Source document:
Content starts
= Bonnie J. Addario Lung Cancer Foundation =

Non-profit organization in the U.S.

The Bonnie J. Addario a Breath Away from the Cure Foundation (ABAFTC), sometimes styled Bonnie J. Addario Lung Cancer Foundation (BJALCF), is a foundation created by Bonnie J. Addario in 2005 to eradicate lung cancer through research, early detection, education, prevention and treatment. It is made up of volunteers, people in the medical profession, and lung cancer survivors. The Foundation has three goals: 1) to raise public awareness about the relative lack of attention given to lung cancer in biomedical research, 2) to help lung cancer patients navigate the healthcare system to receive the best available care, and 3) to enlist the aid of physicians and biomedical scientists in transforming cancer research. The Foundation is based in San Carlos, California.

In 2019 the Foundation merged with the Lung Cancer Alliance to create a new organization known as the GO2 Foundation for Lung Cancer.

==Research funding==

BJALCF provides funding for lung cancer research, early detection, education, prevention and treatment. The Foundation is one of the only private providers of lung cancer research and community outreach programs.

== History ==
The Foundation was founded by Bonnie J. Addario, a lung cancer survivor, on March 6, 2006, the same day Dana Reeve died from lung cancer. This Foundation was formed in response to the fact that lung cancer is under-funded and under-researched based on the amount of research dollars allocated per death. In 2005, the Center for Disease Control and Prevention (CDC) spent $204 million on breast and cervical cancer research. However, no money was allocated to lung cancer, the leading cause of cancer death in both men and women. The lack of funding, coupled with the complexity of the disease, has helped prevent lung cancer from making significant advances in its five-year survival rate. According to the American Cancer Society, the five-year survival rate has remained at approximately 15% since 1971. The Bonnie J. Addario Lung Cancer Foundation set out to change this seeming lack of progress by bringing lung cancer to national attention and establishing the Addario Lung Cancer Medical Institute (ALCMI), an international endeavor partnering academic institutions and community hospitals to advance treatment.

In 2019 the Foundation merged with the Lung Cancer Alliance to create a new organization known as the GO2 Foundation for Lung Cancer.

==Bonnie J. Addario==

Bonnie J. Addario was the Founder and Chair of the BJALCF. Prior to starting the Foundation, she spent twenty years in the oil industry wherein she rose to a leadership role.
Content ends
Required tasks:
a – Please decide whether each statement agrees with the foundation article, answering yes or no and quoting the deciding words: (i) The Foundation is based in San Carlos, California. (ii) In 2005 the CDC allocated money to lung cancer research. (iii) Before starting the Foundation, Bonnie J. Addario worked in the oil industry for ten years.
b – According to the foundation article, which organization did the Foundation merge with in 2019?
The listing isn't needed for these tasks.

Provided records:
Content starts
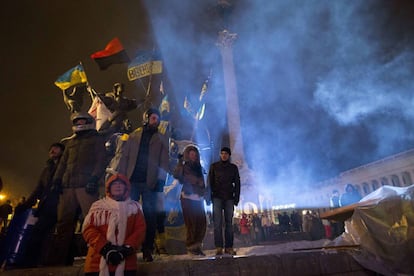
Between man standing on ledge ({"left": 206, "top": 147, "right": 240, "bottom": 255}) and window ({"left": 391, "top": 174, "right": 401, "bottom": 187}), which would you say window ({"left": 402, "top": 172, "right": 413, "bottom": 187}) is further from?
man standing on ledge ({"left": 206, "top": 147, "right": 240, "bottom": 255})

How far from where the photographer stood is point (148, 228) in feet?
14.8

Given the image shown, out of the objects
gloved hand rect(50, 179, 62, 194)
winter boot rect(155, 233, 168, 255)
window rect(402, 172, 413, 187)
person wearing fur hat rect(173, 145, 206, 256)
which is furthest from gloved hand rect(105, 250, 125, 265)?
window rect(402, 172, 413, 187)

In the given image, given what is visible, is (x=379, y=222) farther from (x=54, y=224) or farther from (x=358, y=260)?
(x=54, y=224)

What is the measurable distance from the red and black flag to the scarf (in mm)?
9795

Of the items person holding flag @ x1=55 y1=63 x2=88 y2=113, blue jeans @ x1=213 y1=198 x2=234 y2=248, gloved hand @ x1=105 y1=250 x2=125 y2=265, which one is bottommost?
gloved hand @ x1=105 y1=250 x2=125 y2=265

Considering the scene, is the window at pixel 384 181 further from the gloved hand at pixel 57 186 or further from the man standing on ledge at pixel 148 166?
the gloved hand at pixel 57 186

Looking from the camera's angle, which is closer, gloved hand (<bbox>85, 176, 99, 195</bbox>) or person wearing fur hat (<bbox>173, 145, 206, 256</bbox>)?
gloved hand (<bbox>85, 176, 99, 195</bbox>)

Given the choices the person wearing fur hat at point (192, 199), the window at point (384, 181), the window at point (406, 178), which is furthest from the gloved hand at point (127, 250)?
the window at point (384, 181)

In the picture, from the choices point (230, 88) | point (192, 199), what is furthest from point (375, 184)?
point (192, 199)

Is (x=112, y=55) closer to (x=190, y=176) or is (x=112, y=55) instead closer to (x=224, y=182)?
(x=190, y=176)

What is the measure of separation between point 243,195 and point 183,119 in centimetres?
1573

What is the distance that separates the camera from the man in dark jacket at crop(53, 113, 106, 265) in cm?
409

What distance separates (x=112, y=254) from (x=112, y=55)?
34.1ft

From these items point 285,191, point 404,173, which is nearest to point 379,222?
point 404,173
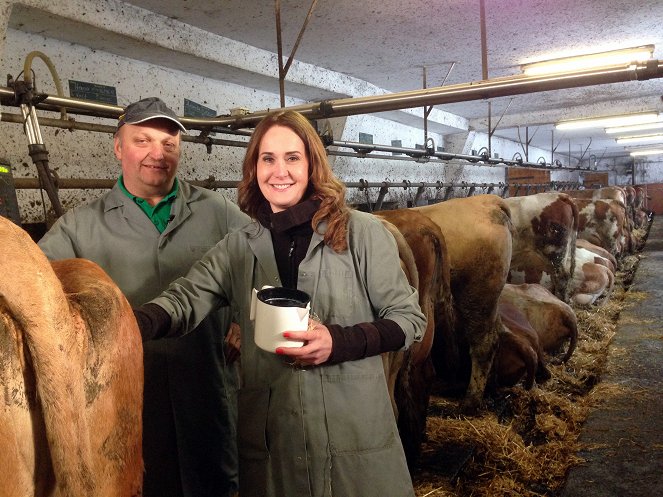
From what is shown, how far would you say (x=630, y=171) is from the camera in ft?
99.6

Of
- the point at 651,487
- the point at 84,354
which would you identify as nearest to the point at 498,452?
the point at 651,487

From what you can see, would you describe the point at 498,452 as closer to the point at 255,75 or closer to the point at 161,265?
the point at 161,265

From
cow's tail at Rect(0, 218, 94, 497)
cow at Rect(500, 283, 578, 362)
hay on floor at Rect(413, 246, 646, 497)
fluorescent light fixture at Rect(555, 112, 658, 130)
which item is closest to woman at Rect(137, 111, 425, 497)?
cow's tail at Rect(0, 218, 94, 497)

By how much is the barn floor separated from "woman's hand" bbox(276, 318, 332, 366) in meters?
2.00

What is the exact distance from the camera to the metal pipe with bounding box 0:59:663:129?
2.88m

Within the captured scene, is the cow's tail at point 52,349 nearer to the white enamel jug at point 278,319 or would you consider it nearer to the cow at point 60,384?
the cow at point 60,384

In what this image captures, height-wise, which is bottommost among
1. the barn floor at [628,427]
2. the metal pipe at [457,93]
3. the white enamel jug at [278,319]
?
the barn floor at [628,427]

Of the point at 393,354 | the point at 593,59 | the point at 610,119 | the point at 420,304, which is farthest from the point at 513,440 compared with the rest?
the point at 610,119

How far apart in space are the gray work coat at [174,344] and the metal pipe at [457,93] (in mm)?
780

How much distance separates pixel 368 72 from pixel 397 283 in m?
5.74

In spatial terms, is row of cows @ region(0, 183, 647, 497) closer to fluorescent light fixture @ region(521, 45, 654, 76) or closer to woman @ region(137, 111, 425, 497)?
woman @ region(137, 111, 425, 497)

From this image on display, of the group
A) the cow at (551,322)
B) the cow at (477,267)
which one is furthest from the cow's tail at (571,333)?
the cow at (477,267)

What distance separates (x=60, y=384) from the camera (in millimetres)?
817

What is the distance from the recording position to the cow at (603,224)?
11.4 metres
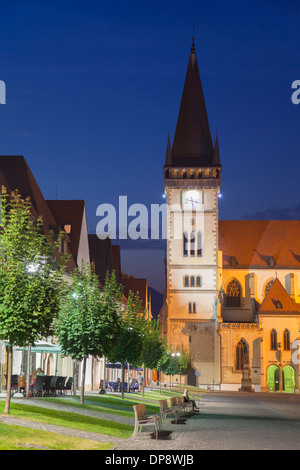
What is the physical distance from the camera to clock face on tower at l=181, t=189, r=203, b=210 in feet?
328

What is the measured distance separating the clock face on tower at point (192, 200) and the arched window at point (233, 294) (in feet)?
41.2

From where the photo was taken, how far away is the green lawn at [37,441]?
1695 cm

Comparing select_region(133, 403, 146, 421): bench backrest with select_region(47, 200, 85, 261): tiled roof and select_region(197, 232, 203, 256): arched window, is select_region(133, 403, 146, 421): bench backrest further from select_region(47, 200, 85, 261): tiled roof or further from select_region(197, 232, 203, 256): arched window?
select_region(197, 232, 203, 256): arched window

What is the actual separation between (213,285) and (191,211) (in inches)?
417

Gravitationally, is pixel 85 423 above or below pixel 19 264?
below

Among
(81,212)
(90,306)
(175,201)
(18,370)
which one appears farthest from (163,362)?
(175,201)

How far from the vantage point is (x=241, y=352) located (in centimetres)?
9681

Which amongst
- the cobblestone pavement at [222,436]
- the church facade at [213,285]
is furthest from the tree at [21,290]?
the church facade at [213,285]

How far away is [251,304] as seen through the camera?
4023 inches

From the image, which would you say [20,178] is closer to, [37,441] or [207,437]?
[207,437]

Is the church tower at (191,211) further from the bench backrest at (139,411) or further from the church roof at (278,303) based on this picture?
the bench backrest at (139,411)
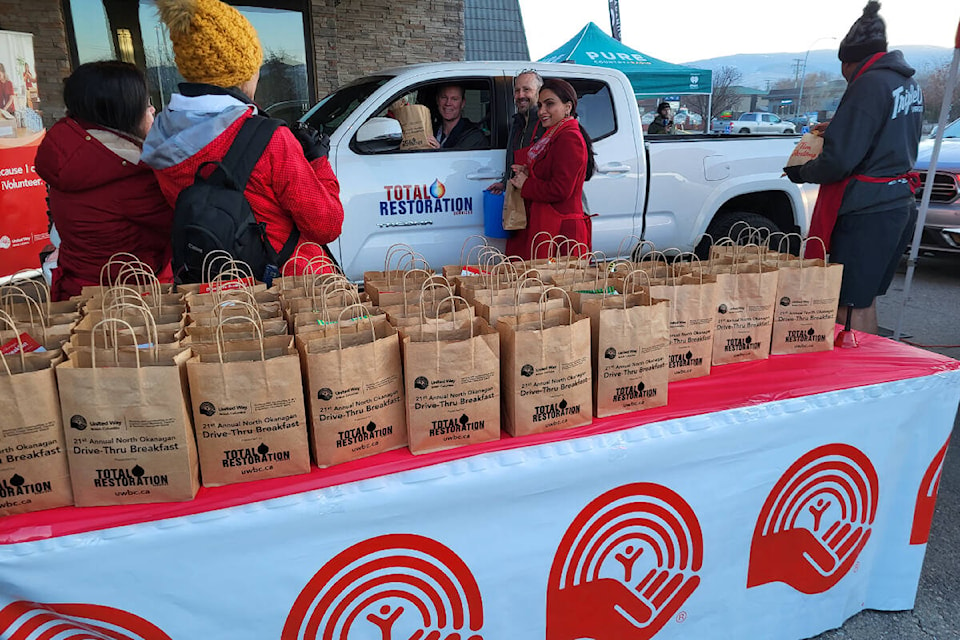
Content ends
Per-task outputs:
a –
(i) Yes: "The Foundation is based in San Carlos, California."
(ii) No: "However, no money was allocated to lung cancer, the leading cause of cancer death in both men and women."
(iii) No: "she spent twenty years in the oil industry"

b – The Lung Cancer Alliance, forming the GO2 Foundation for Lung Cancer.